SOURCE TEXT
• • • •
Breaking Dawn: Is There Life in Lions Gate as the Sun Sets on The Twilight Saga?

By Sterling Wong  NOV 30, 2012 3:40 PM

Even without Bella, Edward, and the gang, analysts are upbeat about the growth prospects of the company.

 


MINYANVILLE ORIGINAL Thanks to the power of tween girls and "Twimoms" who propelled The Twilight Saga: Breaking Dawn – Part 2 to box office mega success, shares of Lions Gate Entertainment (NYSE:LGF) hit a new all-time closing high of $16.86 on Thursday.
 
The previous record, achieved on November 9, was $16.68, although Lions Gate did hit an intraday high of $17.02 on November 1.
 
Like Warner Bros.’ (NYSE:TWX) consistently strong Harry Potter series, the Twilight movie franchise has yet to falter at the box office, and the final film of the series did not disappoint, grossing more than $600 million worldwide in under two weeks. Powered by Breaking Dawn – Part 2 and the first film in its other hit franchise, The Hunger Games, Lions Gate crossed $1 billion in North American box office receipts for the first time ever this year.
 
While Lions Gate is basking in the success of its pop culture-defining vampire series, the nature of the forward-looking stock market is such that a company can never go too long before it’s asked by investors: What’s next?
 
For Lions Gate, the question is especially pertinent. The fact that there are three more Hunger Games movies to be released in the next three years will ease some of the worries of investors. The fact remains, nonetheless, that the conclusion of the Twilight series will leave a gaping hole in Lions Gate’s movie slate.
 
“We can never say never to the possibility of Lions Gate producing more Twilight movies,” James Goss, a senior media analyst at Barrington Research, told Minyanville. Indeed, Lions Gate's movie division head Patrick Wachsberger told The Hollywood Reporter back in February that his studio would be open to making a sixth Twilight movie “if [Twilight author Stephanie Meyer] wishes to do it.”
 
Certainly, in a movie market increasingly dominated by sequels and franchises, popular brands never die. Disney (NYSE:DIS), for example, will be resurrecting the Star Wars series after acquiring Lucasfilm, while Warner Bros. is already planning a Batman reboot. The Dark Knight Rises, the last of Christopher Nolan’s critically  and commercially acclaimed Batman movies, just came out over the summer.
• • • •
INFORMATION SHOWN
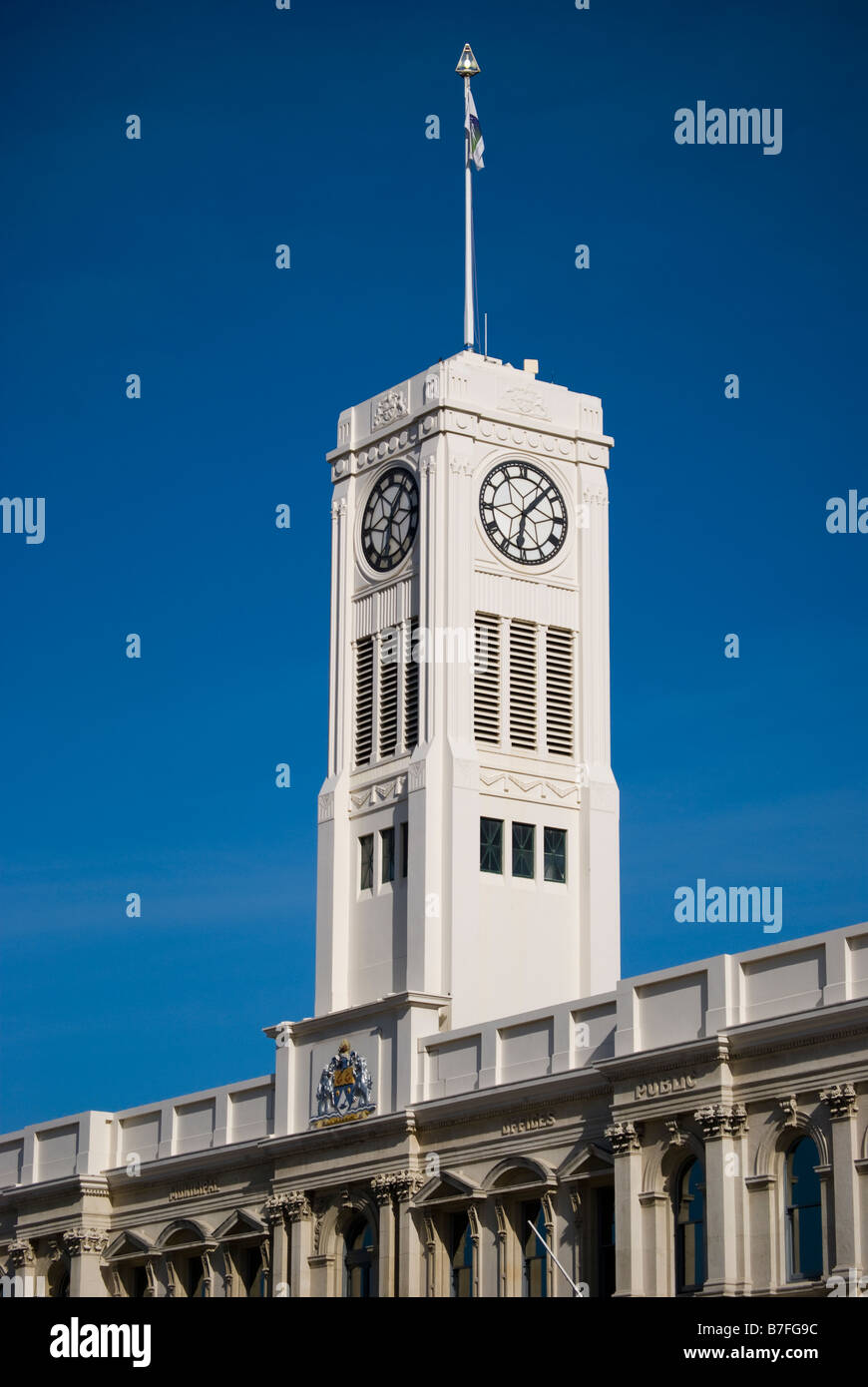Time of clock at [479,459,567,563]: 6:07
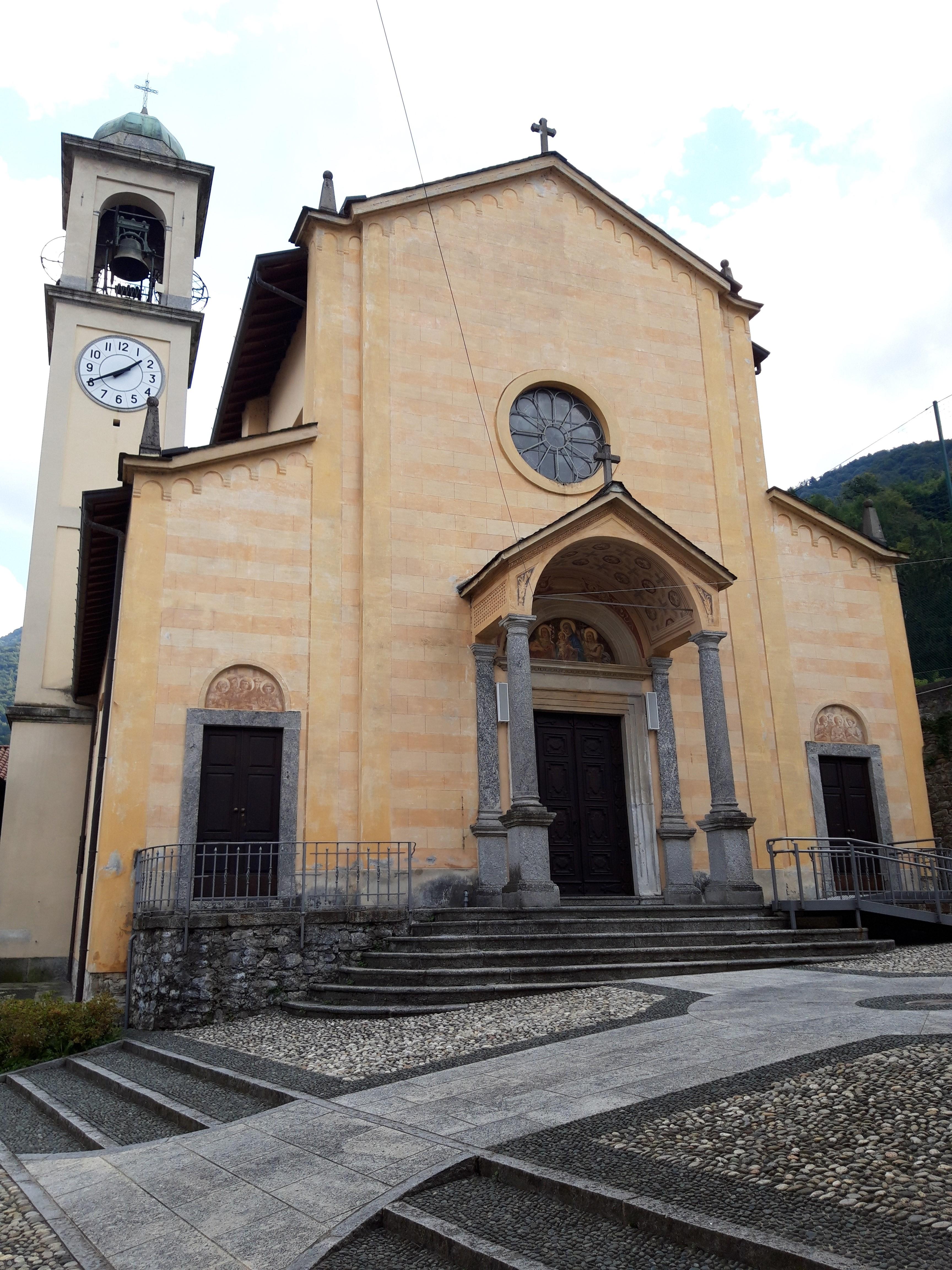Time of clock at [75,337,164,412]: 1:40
• • • •
TASKS TO COMPLETE
(a) Retype the Lions Gate article word for word, starting with "Like Warner Bros.’" and going on through "investors: What’s next?".
(b) Using the Lions Gate article, answer yes or no to each statement below and quote the words that settle it: (i) Lions Gate shares set an all-time closing high of $16.86 on Thursday. (ii) The final Twilight film grossed more than $1 billion worldwide in under two weeks. (iii) Two more Hunger Games movies are set for release in the next three years.

ANSWERS BY TASK
(a)
Like Warner Bros.’ (NYSE:TWX) consistently strong Harry Potter series, the Twilight movie franchise has yet to falter at the box office, and the final film of the series did not disappoint, grossing more than $600 million worldwide in under two weeks. Powered by Breaking Dawn – Part 2 and the first film in its other hit franchise, The Hunger Games, Lions Gate crossed $1 billion in North American box office receipts for the first time ever this year.
 
While Lions Gate is basking in the success of its pop culture-defining vampire series, the nature of the forward-looking stock market is such that a company can never go too long before it’s asked by investors: What’s next?

(b)
(i) Yes: "hit a new all-time closing high of $16.86 on Thursday"
(ii) No: "grossing more than $600 million worldwide in under two weeks"
(iii) No: "there are three more Hunger Games movies to be released in the next three years"